WORK TO BE COMPLETED: Output the entries word for word. Omit images.

RECORDS SHOWN:
────────────────────────────────────────
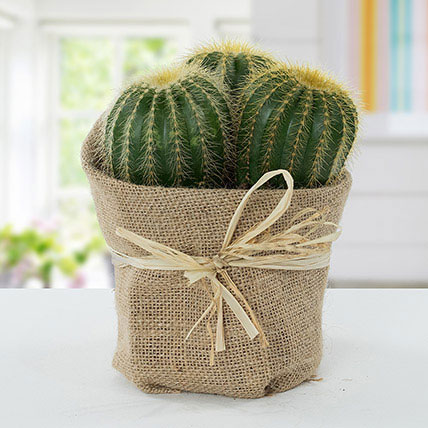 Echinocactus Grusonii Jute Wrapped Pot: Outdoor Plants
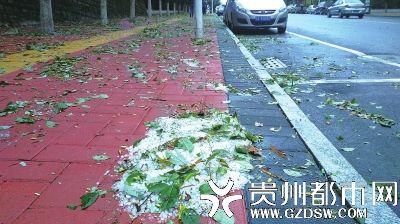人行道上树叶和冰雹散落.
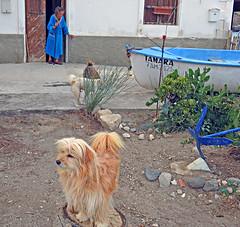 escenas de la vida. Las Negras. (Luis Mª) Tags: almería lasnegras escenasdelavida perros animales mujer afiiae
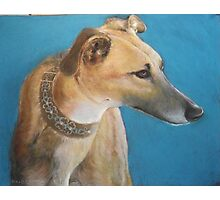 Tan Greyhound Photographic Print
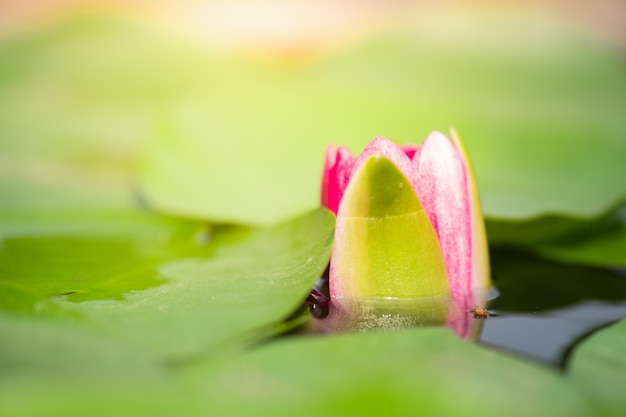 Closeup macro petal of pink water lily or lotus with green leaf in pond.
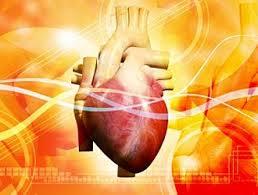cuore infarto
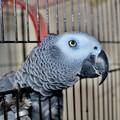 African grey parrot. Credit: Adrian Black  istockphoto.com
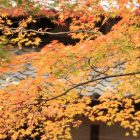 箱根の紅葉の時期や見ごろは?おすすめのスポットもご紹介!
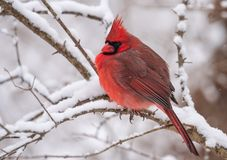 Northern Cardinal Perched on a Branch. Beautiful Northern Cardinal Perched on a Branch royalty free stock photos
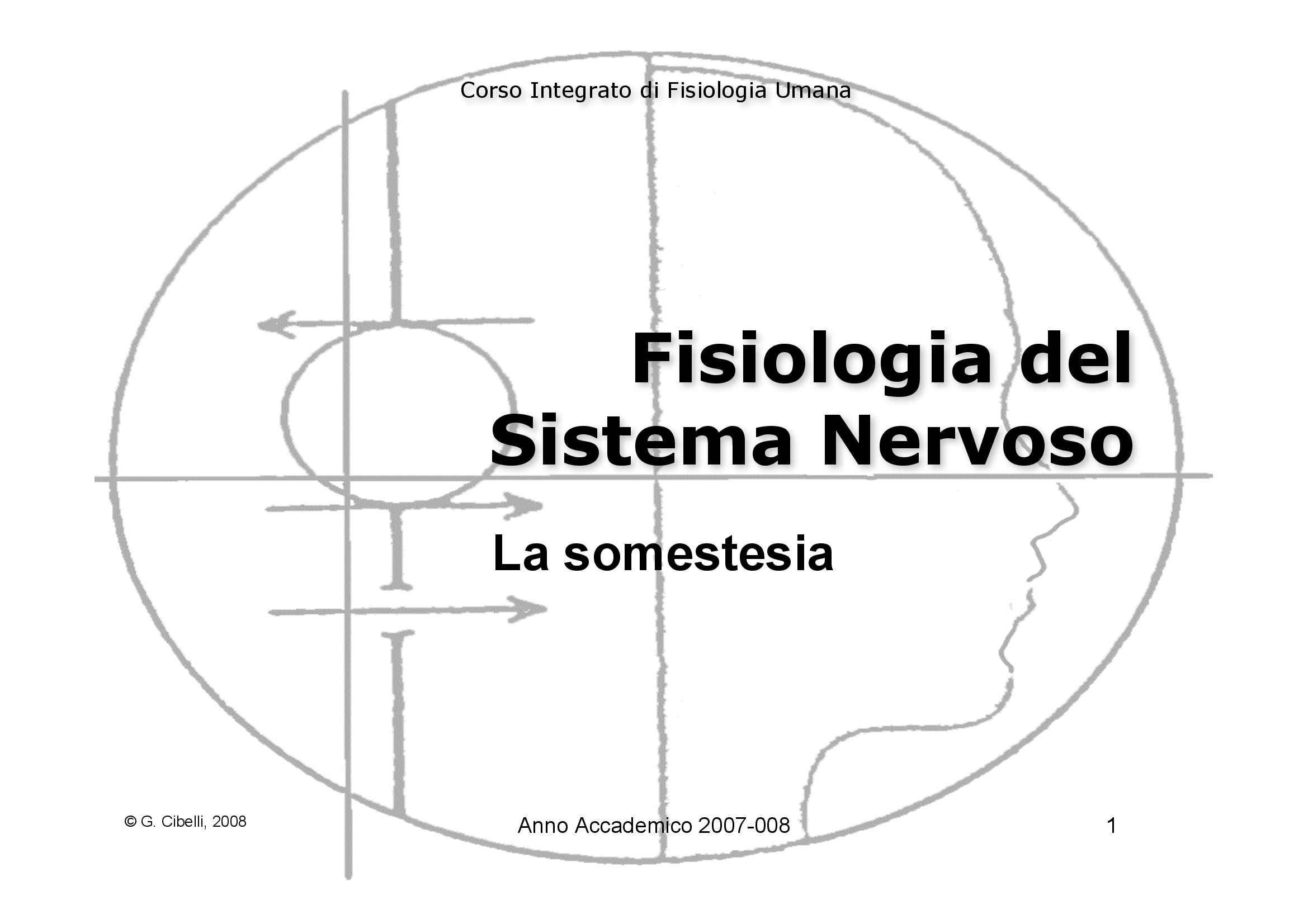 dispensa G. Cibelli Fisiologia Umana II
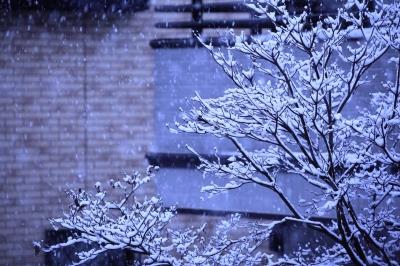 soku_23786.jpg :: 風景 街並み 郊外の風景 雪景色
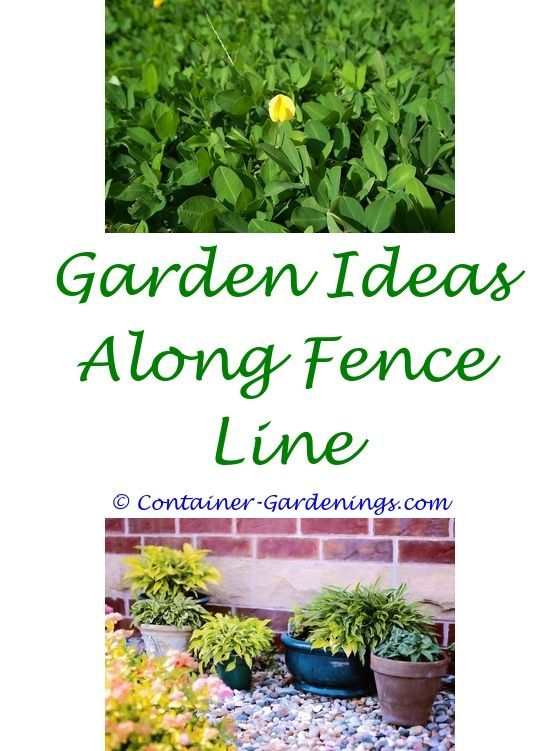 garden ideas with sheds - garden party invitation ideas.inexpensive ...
────────────────────────────────────────
RESULT:
 Echinocactus Grusonii Jute Wrapped Pot: Outdoor Plants
人行道上树叶和冰雹散落.
 escenas de la vida. Las Negras. (Luis Mª) Tags: almería lasnegras escenasdelavida perros animales mujer afiiae
 Tan Greyhound Photographic Print
 Closeup macro petal of pink water lily or lotus with green leaf in pond.
cuore infarto
 African grey parrot. Credit: Adrian Black  istockphoto.com
 箱根の紅葉の時期や見ごろは?おすすめのスポットもご紹介!
 Northern Cardinal Perched on a Branch. Beautiful Northern Cardinal Perched on a Branch royalty free stock photos
 dispensa G. Cibelli Fisiologia Umana II
 soku_23786.jpg :: 風景 街並み 郊外の風景 雪景色
 garden ideas with sheds - garden party invitation ideas.inexpensive ...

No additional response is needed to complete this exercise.